Yesterday marked the conclusion, not only to the Supreme Court’s 2011-2012 term, but to the heated debate regarding the Constitutionality of the Patient Protection and Affordable Care Act, a/k/a “Obamacare”.  In deciding the case of National Federation of Independent Business v. Sebelius, Chief Justice John Roberts joined the Supreme Court's four liberals to uphold President Barack Obama's health plan’s individual mandate requiring citizens to carry insurance or pay a penalty.  By a 5-4 vote, the court held that the mandate was valid under Congress' constitutional authority "to lay and collect Taxes" to provide for "the general Welfare of the United States."  Writing for the majority, Chief Justice Roberts stated that the penalty for failing to carry insurance possesses "the essential feature of any tax," producing revenue for the government.

The Court held one part of the law unconstitutional, deciding that the act’s expansion of the federal-state Medicaid program threatened states' existing funding.  The Court ruled that the federal government cannot put sanctions on states' existing Medicaid funding if the states decline to go along with the Medicaid expansion.

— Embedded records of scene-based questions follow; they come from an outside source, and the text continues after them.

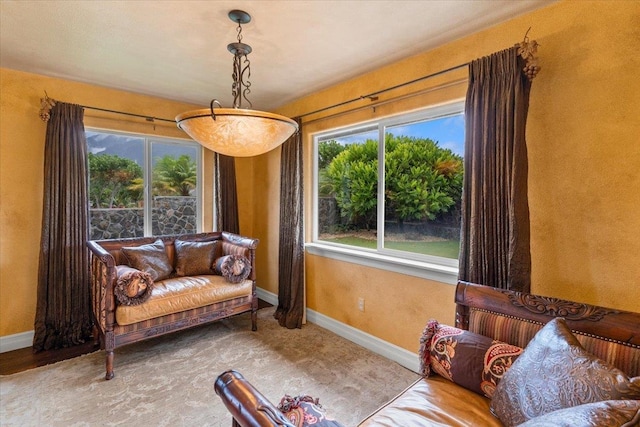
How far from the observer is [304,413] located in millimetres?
998

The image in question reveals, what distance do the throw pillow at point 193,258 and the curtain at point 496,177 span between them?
2.44 metres

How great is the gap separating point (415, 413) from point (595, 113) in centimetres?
175

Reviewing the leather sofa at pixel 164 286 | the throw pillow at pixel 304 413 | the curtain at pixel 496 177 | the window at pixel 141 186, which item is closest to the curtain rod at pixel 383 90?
the curtain at pixel 496 177

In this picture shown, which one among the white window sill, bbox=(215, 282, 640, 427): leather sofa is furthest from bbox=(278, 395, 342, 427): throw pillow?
the white window sill

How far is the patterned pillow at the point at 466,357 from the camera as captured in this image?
1.29m

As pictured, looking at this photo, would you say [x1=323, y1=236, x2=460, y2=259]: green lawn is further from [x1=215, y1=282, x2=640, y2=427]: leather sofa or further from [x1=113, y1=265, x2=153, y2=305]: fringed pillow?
[x1=113, y1=265, x2=153, y2=305]: fringed pillow

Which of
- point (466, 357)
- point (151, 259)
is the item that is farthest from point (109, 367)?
point (466, 357)

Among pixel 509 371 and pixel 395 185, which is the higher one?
pixel 395 185

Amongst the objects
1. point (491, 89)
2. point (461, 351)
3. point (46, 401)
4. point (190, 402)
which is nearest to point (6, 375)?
point (46, 401)

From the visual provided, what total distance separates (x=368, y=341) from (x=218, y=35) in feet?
8.86

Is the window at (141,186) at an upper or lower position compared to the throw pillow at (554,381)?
upper

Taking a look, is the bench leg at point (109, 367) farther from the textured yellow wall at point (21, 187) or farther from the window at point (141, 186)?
the window at point (141, 186)

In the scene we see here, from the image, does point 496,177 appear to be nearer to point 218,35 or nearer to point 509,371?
point 509,371

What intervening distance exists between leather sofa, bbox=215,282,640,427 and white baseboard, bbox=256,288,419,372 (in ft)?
3.28
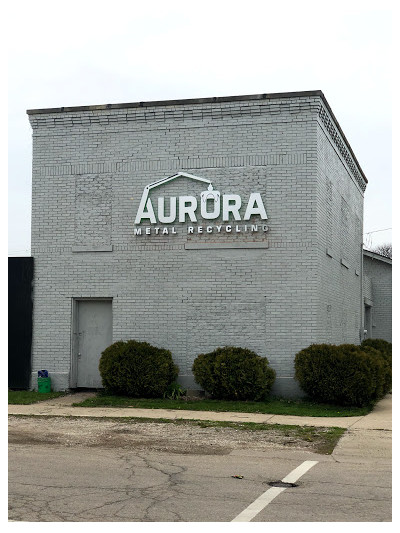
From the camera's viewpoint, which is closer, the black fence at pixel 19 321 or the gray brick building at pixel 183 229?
the gray brick building at pixel 183 229

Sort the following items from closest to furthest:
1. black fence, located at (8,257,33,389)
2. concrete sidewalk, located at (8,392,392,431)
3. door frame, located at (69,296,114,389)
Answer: concrete sidewalk, located at (8,392,392,431) → door frame, located at (69,296,114,389) → black fence, located at (8,257,33,389)

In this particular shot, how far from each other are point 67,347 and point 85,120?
5.70m

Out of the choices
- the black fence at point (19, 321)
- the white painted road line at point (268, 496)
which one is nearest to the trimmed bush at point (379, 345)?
the black fence at point (19, 321)

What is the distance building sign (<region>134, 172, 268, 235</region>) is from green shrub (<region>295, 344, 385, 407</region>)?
3.26 metres

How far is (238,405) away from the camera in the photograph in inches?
586

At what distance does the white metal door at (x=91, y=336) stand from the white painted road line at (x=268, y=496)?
28.7 ft

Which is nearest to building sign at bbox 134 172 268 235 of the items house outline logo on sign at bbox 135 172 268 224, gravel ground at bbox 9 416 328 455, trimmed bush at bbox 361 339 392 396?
house outline logo on sign at bbox 135 172 268 224

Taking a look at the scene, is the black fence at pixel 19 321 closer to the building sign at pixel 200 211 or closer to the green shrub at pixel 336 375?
the building sign at pixel 200 211

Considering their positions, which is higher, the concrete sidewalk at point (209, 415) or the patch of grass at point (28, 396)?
the patch of grass at point (28, 396)

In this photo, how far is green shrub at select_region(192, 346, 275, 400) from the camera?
1545 cm

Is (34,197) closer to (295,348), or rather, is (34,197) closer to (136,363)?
(136,363)

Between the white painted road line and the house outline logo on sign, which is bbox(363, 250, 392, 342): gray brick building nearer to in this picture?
the house outline logo on sign

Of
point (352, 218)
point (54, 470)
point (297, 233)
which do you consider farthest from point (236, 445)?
point (352, 218)

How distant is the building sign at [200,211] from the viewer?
1672cm
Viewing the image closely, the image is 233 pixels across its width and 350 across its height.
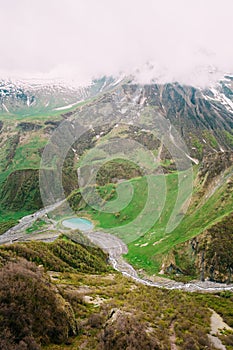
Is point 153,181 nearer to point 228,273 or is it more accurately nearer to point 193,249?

The four justices voting against the Constitutionality of the health care plan, Justices Antonin Scalia, Anthony Kennedy, Clarence Thomas and Samuel Alito, stated in their dissent that they would have struck down the entire law, arguing that neither the government's commerce nor taxing power justified the mandate.  They opined that by reinterpreting the insurance mandate and changing the Medicaid provision, the majority engaged in “vast judicial overreaching" and decided “to save a statute Congress did not write.”